> [Instruction]: Will you write out all the entries below exactly?

───── Records for the exercise

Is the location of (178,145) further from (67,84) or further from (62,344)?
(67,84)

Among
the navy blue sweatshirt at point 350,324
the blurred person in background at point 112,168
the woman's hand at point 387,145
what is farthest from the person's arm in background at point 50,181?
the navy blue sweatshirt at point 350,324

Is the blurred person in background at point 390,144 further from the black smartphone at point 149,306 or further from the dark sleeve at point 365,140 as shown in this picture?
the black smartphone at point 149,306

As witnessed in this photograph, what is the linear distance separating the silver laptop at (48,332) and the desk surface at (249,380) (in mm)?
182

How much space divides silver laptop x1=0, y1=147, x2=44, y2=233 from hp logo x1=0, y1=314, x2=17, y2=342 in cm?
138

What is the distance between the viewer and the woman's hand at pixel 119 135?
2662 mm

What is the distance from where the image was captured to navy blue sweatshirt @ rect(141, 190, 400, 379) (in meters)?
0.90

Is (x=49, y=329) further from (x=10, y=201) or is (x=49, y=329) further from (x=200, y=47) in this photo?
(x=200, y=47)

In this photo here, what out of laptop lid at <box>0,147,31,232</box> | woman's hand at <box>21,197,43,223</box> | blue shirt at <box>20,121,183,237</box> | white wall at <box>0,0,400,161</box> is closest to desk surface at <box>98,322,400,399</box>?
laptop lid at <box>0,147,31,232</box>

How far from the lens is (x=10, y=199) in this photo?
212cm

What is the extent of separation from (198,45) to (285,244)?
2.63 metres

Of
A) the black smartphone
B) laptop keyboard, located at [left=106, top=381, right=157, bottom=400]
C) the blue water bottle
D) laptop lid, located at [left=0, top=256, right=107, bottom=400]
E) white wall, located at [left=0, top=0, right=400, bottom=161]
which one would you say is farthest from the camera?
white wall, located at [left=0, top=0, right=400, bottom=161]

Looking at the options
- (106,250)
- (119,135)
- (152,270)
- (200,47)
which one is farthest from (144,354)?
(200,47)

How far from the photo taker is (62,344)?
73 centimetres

──────────

> [Result for this exercise]:
Is the location of (178,145) further from (67,84) or further from (62,344)?
(67,84)

Among
the navy blue sweatshirt at point 350,324
the blurred person in background at point 112,168
the woman's hand at point 387,145
what is farthest from the person's arm in background at point 50,181?
the navy blue sweatshirt at point 350,324

Is the blurred person in background at point 390,144 further from the black smartphone at point 149,306 or further from the dark sleeve at point 365,140 as shown in this picture?
the black smartphone at point 149,306

As witnessed in this photograph, what is the linear distance separating the silver laptop at (48,332) and the desk surface at (249,380) (in mm)?
182

How much space divides silver laptop x1=0, y1=147, x2=44, y2=233 from hp logo x1=0, y1=314, x2=17, y2=342 in cm?
138

What is the distance between the viewer and the woman's hand at pixel 119 135?
2662 mm

What is the distance from where the image was captured to navy blue sweatshirt @ rect(141, 190, 400, 379) (in meters)?
0.90

Is (x=49, y=329) further from (x=10, y=201) or is (x=49, y=329) further from (x=200, y=47) in this photo?
(x=200, y=47)

In this photo here, what out of laptop lid at <box>0,147,31,232</box> | woman's hand at <box>21,197,43,223</box> | blue shirt at <box>20,121,183,237</box> | white wall at <box>0,0,400,161</box> is closest to desk surface at <box>98,322,400,399</box>?
laptop lid at <box>0,147,31,232</box>

How far from the lens is (x=10, y=199) in this photo?
212cm

What is the extent of separation from (198,45) to (285,244)?
2.63 metres

Of
A) the black smartphone
B) laptop keyboard, located at [left=106, top=381, right=157, bottom=400]
C) the blue water bottle
D) laptop lid, located at [left=0, top=256, right=107, bottom=400]
E) white wall, located at [left=0, top=0, right=400, bottom=161]
which one would you say is farthest from the camera?
white wall, located at [left=0, top=0, right=400, bottom=161]

Looking at the options
- (106,250)
- (119,135)
- (152,270)
- (200,47)
which one is farthest from (144,354)?
(200,47)

How far from the photo taker is (62,344)?
73 centimetres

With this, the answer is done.